Borthakur A, Sochor M, Davatzikos C, Trojanowski JQ, Clark CM. · MMRRCC, Department of Radiology, University of Pennsylvania, Philadelphia, PA 19104-6100, USA. · Neuroimage. · Pubmed #18479942 links to  free full text

Abstract: Alzheimer's disease (AD) is the most common form of dementia in the elderly. Classic symptoms of the disease include memory loss and confusion associated with the hallmark neuro-pathologic lesions of neurofibrillary tangles (NFT) and senile plaques (SP) and their sequelae, gray matter atrophy. Volumetric assessment methods measure tissue atrophy, which typically follows early biochemical changes. An alternate MRI contrast mechanism to visualize the early pathological changes is T1rho (or "T-1-rho"), the spin lattice relaxation time constant in the rotating frame, which determines the decay of the transverse magnetization in the presence of a "spin-lock" radio-frequency field. Macromolecular changes (in plaques and tangles) that accompany early AD are expected to alter bulk water T1rho relaxation times. In this work, we measure T1rho MRI on patients with clinically diagnosed AD, MCI and in age-matched cognitively normal control subjects in order to compare T1rho values with changes in brain volume in the same regions of the brain and demonstrate that T1rho can potentially constitute an important biomarker of AD.
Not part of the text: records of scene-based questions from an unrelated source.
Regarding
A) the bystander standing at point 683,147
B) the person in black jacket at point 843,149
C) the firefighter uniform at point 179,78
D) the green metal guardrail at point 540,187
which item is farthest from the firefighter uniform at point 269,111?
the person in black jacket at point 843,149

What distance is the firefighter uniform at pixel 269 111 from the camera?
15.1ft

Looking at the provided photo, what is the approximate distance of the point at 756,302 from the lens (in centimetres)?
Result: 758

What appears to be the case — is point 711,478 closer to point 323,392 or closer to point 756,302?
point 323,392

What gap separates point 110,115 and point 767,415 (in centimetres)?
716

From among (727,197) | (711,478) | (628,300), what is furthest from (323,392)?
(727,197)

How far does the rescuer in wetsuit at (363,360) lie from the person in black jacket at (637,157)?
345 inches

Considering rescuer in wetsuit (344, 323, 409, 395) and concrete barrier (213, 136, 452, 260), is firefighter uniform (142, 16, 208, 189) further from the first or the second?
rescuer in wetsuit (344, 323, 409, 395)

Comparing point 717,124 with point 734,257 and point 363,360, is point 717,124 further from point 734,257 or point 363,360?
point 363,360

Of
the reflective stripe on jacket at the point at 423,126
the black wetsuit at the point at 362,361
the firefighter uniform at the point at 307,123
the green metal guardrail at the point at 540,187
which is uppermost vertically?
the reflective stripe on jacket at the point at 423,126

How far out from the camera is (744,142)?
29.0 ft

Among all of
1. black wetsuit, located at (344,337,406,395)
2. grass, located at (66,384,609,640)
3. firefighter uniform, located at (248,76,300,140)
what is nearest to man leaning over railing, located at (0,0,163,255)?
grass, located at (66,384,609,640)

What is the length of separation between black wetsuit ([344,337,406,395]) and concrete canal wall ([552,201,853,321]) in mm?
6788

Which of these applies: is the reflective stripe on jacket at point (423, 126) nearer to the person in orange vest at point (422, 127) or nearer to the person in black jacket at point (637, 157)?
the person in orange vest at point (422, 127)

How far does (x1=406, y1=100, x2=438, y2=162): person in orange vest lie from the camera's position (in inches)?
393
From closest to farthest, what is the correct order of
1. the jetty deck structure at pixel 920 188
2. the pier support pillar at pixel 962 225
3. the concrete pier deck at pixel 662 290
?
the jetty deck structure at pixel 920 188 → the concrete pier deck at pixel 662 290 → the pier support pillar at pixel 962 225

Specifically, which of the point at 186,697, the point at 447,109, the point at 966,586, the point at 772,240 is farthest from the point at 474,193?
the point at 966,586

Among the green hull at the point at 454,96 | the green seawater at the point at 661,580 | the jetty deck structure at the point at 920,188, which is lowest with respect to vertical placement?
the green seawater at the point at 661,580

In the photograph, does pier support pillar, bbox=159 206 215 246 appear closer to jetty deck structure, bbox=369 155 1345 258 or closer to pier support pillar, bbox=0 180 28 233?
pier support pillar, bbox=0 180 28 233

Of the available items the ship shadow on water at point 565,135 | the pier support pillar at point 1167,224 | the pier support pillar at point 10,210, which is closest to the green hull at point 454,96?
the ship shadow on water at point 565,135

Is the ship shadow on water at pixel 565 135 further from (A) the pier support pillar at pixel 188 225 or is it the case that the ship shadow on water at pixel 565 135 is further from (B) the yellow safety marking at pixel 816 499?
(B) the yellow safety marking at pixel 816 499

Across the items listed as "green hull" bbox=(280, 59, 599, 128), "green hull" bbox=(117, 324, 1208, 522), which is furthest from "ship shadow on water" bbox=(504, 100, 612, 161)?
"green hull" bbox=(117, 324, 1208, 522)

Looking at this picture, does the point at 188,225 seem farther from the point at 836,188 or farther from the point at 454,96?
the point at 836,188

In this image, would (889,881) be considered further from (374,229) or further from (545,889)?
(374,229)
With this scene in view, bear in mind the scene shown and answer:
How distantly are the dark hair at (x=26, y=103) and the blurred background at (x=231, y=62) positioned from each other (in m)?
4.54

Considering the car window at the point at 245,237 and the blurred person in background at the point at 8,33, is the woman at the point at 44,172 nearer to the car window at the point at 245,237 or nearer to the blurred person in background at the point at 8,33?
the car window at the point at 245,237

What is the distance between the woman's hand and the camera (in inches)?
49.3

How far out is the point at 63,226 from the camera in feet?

Borthakur A, Gur T, Wheaton AJ, Corbo M, Trojanowski JQ, Lee VM, Reddy R. · Metabolic Magnetic Resonance Research & Computing Center (MMRRCC), Department of Radiology, University of Pennsylvania, Philadelphia, Pennsylvania 19104-6100, USA. · J Magn Reson Imaging. · Pubmed #17036339 No free full text.

Abstract: PURPOSE: To demonstrate an MRI method for directly visualizing amyloid-beta (Abeta) plaques in the APP/PS1 transgenic (tg) mouse brain in vivo, and show that T1rho relaxation rate increases progressively with Alzheimer's disease (AD)-related pathology in the tg mouse brain. MATERIALS AND METHODS: We obtained in vivo MR images of a mouse model of AD (APP/PS1) that overexpresses human amyloid precursor protein, and measured T1rho via quantitative relaxometric maps. RESULTS: A significant decrease in T1rho was observed in the cortex and hippocampus of 12- and 18-month-old animals compared to their age-matched controls. There was also a correlation between changes in T1rho and the age of the animals. CONCLUSION: T1rho relaxometry may be a sensitive method for noninvasively determining AD-related pathology in APP/PS1 mice.